Die Bauministerkonferenz hat einen Entwurf zur Änderung der Musterverordnung über den Bau und Betrieb von Versammlungsstätten (MVStättVO) vorgelegt. Die vorgesehen Änderungen betreffen insbesondere die Anforderungen an Toilettenräume. Sie sorgen für mehr Flexibilität je nach Veranstaltungsart und Bedarf und ermöglichen zukünftig auch Unisex-Toiletten. Bis zum 26. Mai 2025 besteht Gelegenheit zur Stellungnahme.

Mehr Flexibilität durch Funktionalanforderung statt fester Quoten

  • Statt fester Mindestquoten wird zukünftig eine „ausreichende Anzahl von Toiletten“ gefordert. Zur konkreten Bemessung wird auf die allg. anerkannten Regeln der Technik verwiesen, z. B. VDI 6000 Blatt 3 Sanitärtechnik - Sanitärräume - Arbeitsstätten.
  • Getrennte Toilettenräume für Damen und Herren sind nicht mehr zwingend vorgeschrieben.
  • Vorräume sind nur noch erforderlich, wenn es mehr als einen Toilettenraum gibt.

Was ändert sich für barrierefreie Toiletten?

Gefordert wird „eine ausreichende Zahl geeigneter, stufenlos erreichbarer Toiletten“ für Rollstuhlnutzer, mindestens 1 barrierefreie Toilette je 10 Rollstuhlplätze.
Bisher: mind. 1 barrierefreie Toilette je 12 Toiletten.
Durch den Verweis auf die neuen Bemessungsregeln nach VDI 6008 Blatt 3 steigt je nach Gleichzeitigkeit die Anzahl der barrierefreien Toiletten. Die Situation für Menschen mit Behinderungen wird deutlich verbessert.

Der Entwurf der MVStättVO ist im Internet abrufbar unter www.is-argebau.de
Mehr Informationen zu VDI 6000 Blatt 3 Sanitärtechnik - Sanitärräume - Arbeitsstätten gibt es bei DIN Media.

Entwurf Musterverordnung über den Bau und Betrieb von Versammlungsstätten
(Muster-Versammlungsstättenverordnung – MVStättVO) Fassung Juni 2005
(Entwurf 28. Februar 2025)

§ 12 Toilettenräume Aus der Begründung

(1) In Versammlungsstätten muss eine ausreichende Anzahl der Toiletten vorhanden sein. Auf dem Gelände der Versammlungsstätte oder in der Nähe vorhandene Toiletten können angerechnet werden, wenn sie für die Besucher der Versammlungsstätte zugänglich sind.

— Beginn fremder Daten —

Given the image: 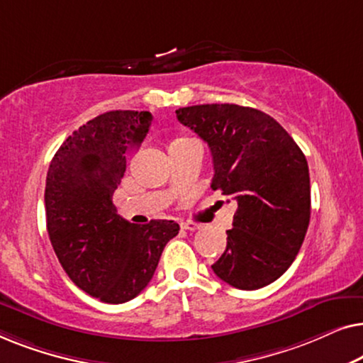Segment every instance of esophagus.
Listing matches in <instances>:
<instances>
[{"instance_id": "1", "label": "esophagus", "mask_w": 363, "mask_h": 363, "mask_svg": "<svg viewBox=\"0 0 363 363\" xmlns=\"http://www.w3.org/2000/svg\"><path fill=\"white\" fill-rule=\"evenodd\" d=\"M182 228H183V230H188V231H195V230H198V228H200V225H198V223H193V221H183Z\"/></svg>"}]
</instances>
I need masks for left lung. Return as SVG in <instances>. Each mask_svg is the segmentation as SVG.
Returning a JSON list of instances; mask_svg holds the SVG:
<instances>
[{
  "mask_svg": "<svg viewBox=\"0 0 363 363\" xmlns=\"http://www.w3.org/2000/svg\"><path fill=\"white\" fill-rule=\"evenodd\" d=\"M177 118L210 147L213 190L238 203L213 271L236 289L271 284L296 259L309 226L304 153L279 122L257 108L203 104L178 108Z\"/></svg>",
  "mask_w": 363,
  "mask_h": 363,
  "instance_id": "1",
  "label": "left lung"
}]
</instances>
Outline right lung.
I'll return each instance as SVG.
<instances>
[{
	"mask_svg": "<svg viewBox=\"0 0 363 363\" xmlns=\"http://www.w3.org/2000/svg\"><path fill=\"white\" fill-rule=\"evenodd\" d=\"M150 125L147 111L97 116L66 138L48 170L44 205L54 252L74 284L108 304L145 289L163 247L180 231L168 220L133 225L112 203L127 153Z\"/></svg>",
	"mask_w": 363,
	"mask_h": 363,
	"instance_id": "1",
	"label": "right lung"
}]
</instances>
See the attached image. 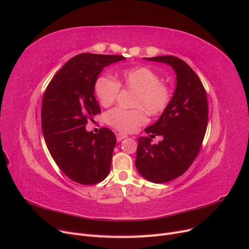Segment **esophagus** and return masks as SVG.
<instances>
[{
  "instance_id": "1",
  "label": "esophagus",
  "mask_w": 249,
  "mask_h": 249,
  "mask_svg": "<svg viewBox=\"0 0 249 249\" xmlns=\"http://www.w3.org/2000/svg\"><path fill=\"white\" fill-rule=\"evenodd\" d=\"M126 137H127V135L124 134V133H117V134H116V139H117V141H122L123 139H124V138H126Z\"/></svg>"
}]
</instances>
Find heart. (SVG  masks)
<instances>
[{
  "label": "heart",
  "mask_w": 249,
  "mask_h": 249,
  "mask_svg": "<svg viewBox=\"0 0 249 249\" xmlns=\"http://www.w3.org/2000/svg\"><path fill=\"white\" fill-rule=\"evenodd\" d=\"M120 87L134 91V109L115 108L108 112L107 123L114 129L133 133L147 123V113L153 116L161 115L168 108L172 100V90L161 76L148 66H136L124 70L119 82L102 74L95 80L94 92L103 107H110L115 103Z\"/></svg>",
  "instance_id": "b5f03b06"
}]
</instances>
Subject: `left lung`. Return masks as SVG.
Masks as SVG:
<instances>
[{
    "instance_id": "obj_1",
    "label": "left lung",
    "mask_w": 249,
    "mask_h": 249,
    "mask_svg": "<svg viewBox=\"0 0 249 249\" xmlns=\"http://www.w3.org/2000/svg\"><path fill=\"white\" fill-rule=\"evenodd\" d=\"M166 63L176 71L177 88L168 108L145 129L149 137L138 139L136 168L153 183H166L183 175L197 157L208 125V100L200 79L175 56L146 58ZM162 136L158 145L151 138Z\"/></svg>"
}]
</instances>
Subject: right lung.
<instances>
[{
  "mask_svg": "<svg viewBox=\"0 0 249 249\" xmlns=\"http://www.w3.org/2000/svg\"><path fill=\"white\" fill-rule=\"evenodd\" d=\"M125 58L83 54L72 57L44 91L41 127L53 159L64 175L81 185L102 182L109 175L116 137L108 127L87 132L89 119L100 114L94 83L105 66Z\"/></svg>",
  "mask_w": 249,
  "mask_h": 249,
  "instance_id": "right-lung-1",
  "label": "right lung"
}]
</instances>
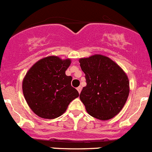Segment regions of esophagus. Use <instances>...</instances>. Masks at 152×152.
Masks as SVG:
<instances>
[{"mask_svg": "<svg viewBox=\"0 0 152 152\" xmlns=\"http://www.w3.org/2000/svg\"><path fill=\"white\" fill-rule=\"evenodd\" d=\"M77 90L78 92H79V94H80V93L81 92V90H82V87H81V86H78L77 88Z\"/></svg>", "mask_w": 152, "mask_h": 152, "instance_id": "1", "label": "esophagus"}]
</instances>
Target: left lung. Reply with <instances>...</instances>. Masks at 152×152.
<instances>
[{
    "mask_svg": "<svg viewBox=\"0 0 152 152\" xmlns=\"http://www.w3.org/2000/svg\"><path fill=\"white\" fill-rule=\"evenodd\" d=\"M86 86L80 99L91 117L108 121L124 108L129 94V77L118 64L108 57L94 55L79 59Z\"/></svg>",
    "mask_w": 152,
    "mask_h": 152,
    "instance_id": "1",
    "label": "left lung"
}]
</instances>
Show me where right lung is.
Returning a JSON list of instances; mask_svg holds the SVG:
<instances>
[{
  "mask_svg": "<svg viewBox=\"0 0 152 152\" xmlns=\"http://www.w3.org/2000/svg\"><path fill=\"white\" fill-rule=\"evenodd\" d=\"M70 64V59L46 57L37 61L26 74L22 83L23 95L30 109L40 118H58L79 96L71 86L72 77L65 73Z\"/></svg>",
  "mask_w": 152,
  "mask_h": 152,
  "instance_id": "1",
  "label": "right lung"
}]
</instances>
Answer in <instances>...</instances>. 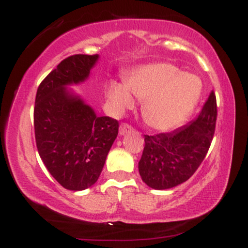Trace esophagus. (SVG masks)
Here are the masks:
<instances>
[{
    "label": "esophagus",
    "mask_w": 248,
    "mask_h": 248,
    "mask_svg": "<svg viewBox=\"0 0 248 248\" xmlns=\"http://www.w3.org/2000/svg\"><path fill=\"white\" fill-rule=\"evenodd\" d=\"M133 132V127L129 126L128 124H121L120 128H119V134L120 135H124V134Z\"/></svg>",
    "instance_id": "obj_1"
}]
</instances>
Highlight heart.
<instances>
[{"instance_id": "1", "label": "heart", "mask_w": 248, "mask_h": 248, "mask_svg": "<svg viewBox=\"0 0 248 248\" xmlns=\"http://www.w3.org/2000/svg\"><path fill=\"white\" fill-rule=\"evenodd\" d=\"M201 92L202 84L197 77L179 73L169 62H155L134 70L126 82L109 81L106 96L115 114L134 106L133 95L144 100L142 114L148 126L168 132L186 120Z\"/></svg>"}]
</instances>
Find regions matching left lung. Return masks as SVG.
I'll return each instance as SVG.
<instances>
[{
	"mask_svg": "<svg viewBox=\"0 0 248 248\" xmlns=\"http://www.w3.org/2000/svg\"><path fill=\"white\" fill-rule=\"evenodd\" d=\"M217 120L213 91L195 120L170 133L144 135V149L139 162L142 181L155 190L171 189L195 173L205 158Z\"/></svg>",
	"mask_w": 248,
	"mask_h": 248,
	"instance_id": "8db88e82",
	"label": "left lung"
}]
</instances>
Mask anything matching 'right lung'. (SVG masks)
<instances>
[{"instance_id":"right-lung-1","label":"right lung","mask_w":248,"mask_h":248,"mask_svg":"<svg viewBox=\"0 0 248 248\" xmlns=\"http://www.w3.org/2000/svg\"><path fill=\"white\" fill-rule=\"evenodd\" d=\"M99 55H75L62 61L37 90L33 124L37 149L52 177L72 191L98 181L118 136L119 122L96 116L67 86L87 80Z\"/></svg>"}]
</instances>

Die bisher geltenden Anforderungen an die Ausstattung von Versammlungsstätten mit Toilettenräumen geht von baulichen Anlagen und von einer gleichzeitigen Toilettennutzung aus wie z. B. einer Halbzeitpause in einem Sportstadion. Diese Annahme ist jedoch bei vielen Versammlungsstätten und insbesondere bei temporären Veranstaltungen im Freien wie z. B. bei Open-Air-Konzerten nicht zutreffend. Aus diesem Grund werden die vorgeschriebenen Mindestanzahlen von Toilettenbecken und Urinalen durch die funktionale Anforderung ersetzt, dass in Versammlungsstätten eine ausreichende Anzahl von Toiletten vorhanden sein muss. Die erforderliche Anzahl der Toiletten ist nach den allgemein anerkannten Regeln der Technik (z. B. VDI 6000 Blatt 3) zu ermitteln und kann damit fallbezogen und deutlich flexibler als bisher bestimmt werden. Die technische Regel berücksichtigt z. B. im Gegensatz zu der bisherigen statischen Regelung die Gleichzeitigkeit der Nutzung, die Zusammensetzung der Besuchergruppe sowie die Art der Veranstaltung und reduziert damit Wartezeiten. Ihre Anwendung erlaubt insbesondere bei Versammlungsstätten im Freien eine Bedarfsermittlung, die der einzelnen Veranstaltung durch Berücksichtigung der o. g. Faktoren besser gerecht wird. Aus diesen Gründen werden auch keine getrennten Toilettenräume für Damen und Herren mehr vorgeschrieben.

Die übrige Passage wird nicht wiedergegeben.